> _DATA TO USE_:
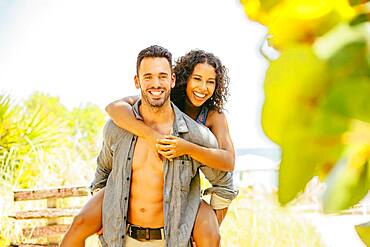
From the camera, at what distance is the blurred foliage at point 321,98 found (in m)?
0.10

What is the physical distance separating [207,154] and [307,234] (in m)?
2.63

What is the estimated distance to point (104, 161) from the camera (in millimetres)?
2191

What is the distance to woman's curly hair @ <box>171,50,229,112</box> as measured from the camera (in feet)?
7.45

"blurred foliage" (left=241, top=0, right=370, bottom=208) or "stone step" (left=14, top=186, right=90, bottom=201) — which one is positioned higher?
"blurred foliage" (left=241, top=0, right=370, bottom=208)

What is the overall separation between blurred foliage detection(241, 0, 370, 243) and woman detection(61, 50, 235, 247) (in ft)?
Answer: 6.05

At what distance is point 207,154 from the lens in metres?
1.98

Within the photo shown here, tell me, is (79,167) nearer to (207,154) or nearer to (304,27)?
(207,154)

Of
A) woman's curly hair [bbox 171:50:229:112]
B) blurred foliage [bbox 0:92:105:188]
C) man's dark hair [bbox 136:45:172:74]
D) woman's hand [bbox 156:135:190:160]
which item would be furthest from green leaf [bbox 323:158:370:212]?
blurred foliage [bbox 0:92:105:188]

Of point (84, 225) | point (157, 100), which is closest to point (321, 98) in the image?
point (157, 100)

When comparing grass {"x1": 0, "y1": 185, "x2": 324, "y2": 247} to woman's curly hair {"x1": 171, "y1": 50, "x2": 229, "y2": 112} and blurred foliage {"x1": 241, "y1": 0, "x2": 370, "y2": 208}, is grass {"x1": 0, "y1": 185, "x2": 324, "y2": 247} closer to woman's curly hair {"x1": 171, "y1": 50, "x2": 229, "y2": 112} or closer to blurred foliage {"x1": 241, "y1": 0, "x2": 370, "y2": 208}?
woman's curly hair {"x1": 171, "y1": 50, "x2": 229, "y2": 112}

> _PROBLEM DESCRIPTION_: Reproduce every entry above verbatim, character for character, leaving out the pictures.

> _COMPLETE RESPONSE_:
From the camera, at what distance is the blurred foliage at point 321,98 found (in m)?
0.10

What is the physical distance separating [207,154] and [307,234] (in m)?
2.63

What is the estimated distance to point (104, 161) from the camera (in millimetres)?
2191

What is the distance to woman's curly hair @ <box>171,50,229,112</box> as measured from the camera (in feet)?
7.45

"blurred foliage" (left=241, top=0, right=370, bottom=208) or "stone step" (left=14, top=186, right=90, bottom=201) — which one is positioned higher?
"blurred foliage" (left=241, top=0, right=370, bottom=208)

What is the overall separation between blurred foliage detection(241, 0, 370, 243) and woman detection(61, 50, 235, 247) (in ft)?
Answer: 6.05

At what distance is point 207,154 from the lens in metres?
1.98

Within the photo shown here, tell me, is (79,167) nearer to (207,154) or nearer to (304,27)?
(207,154)

Of
A) woman's curly hair [bbox 171:50:229:112]
B) blurred foliage [bbox 0:92:105:188]
C) man's dark hair [bbox 136:45:172:74]
D) woman's hand [bbox 156:135:190:160]
which item would be furthest from green leaf [bbox 323:158:370:212]?
blurred foliage [bbox 0:92:105:188]

Of point (84, 225) | point (157, 100), which is closest to point (321, 98) in the image?
point (157, 100)

When comparing grass {"x1": 0, "y1": 185, "x2": 324, "y2": 247} to woman's curly hair {"x1": 171, "y1": 50, "x2": 229, "y2": 112} and blurred foliage {"x1": 241, "y1": 0, "x2": 370, "y2": 208}, is grass {"x1": 0, "y1": 185, "x2": 324, "y2": 247} closer to woman's curly hair {"x1": 171, "y1": 50, "x2": 229, "y2": 112} or closer to blurred foliage {"x1": 241, "y1": 0, "x2": 370, "y2": 208}?
woman's curly hair {"x1": 171, "y1": 50, "x2": 229, "y2": 112}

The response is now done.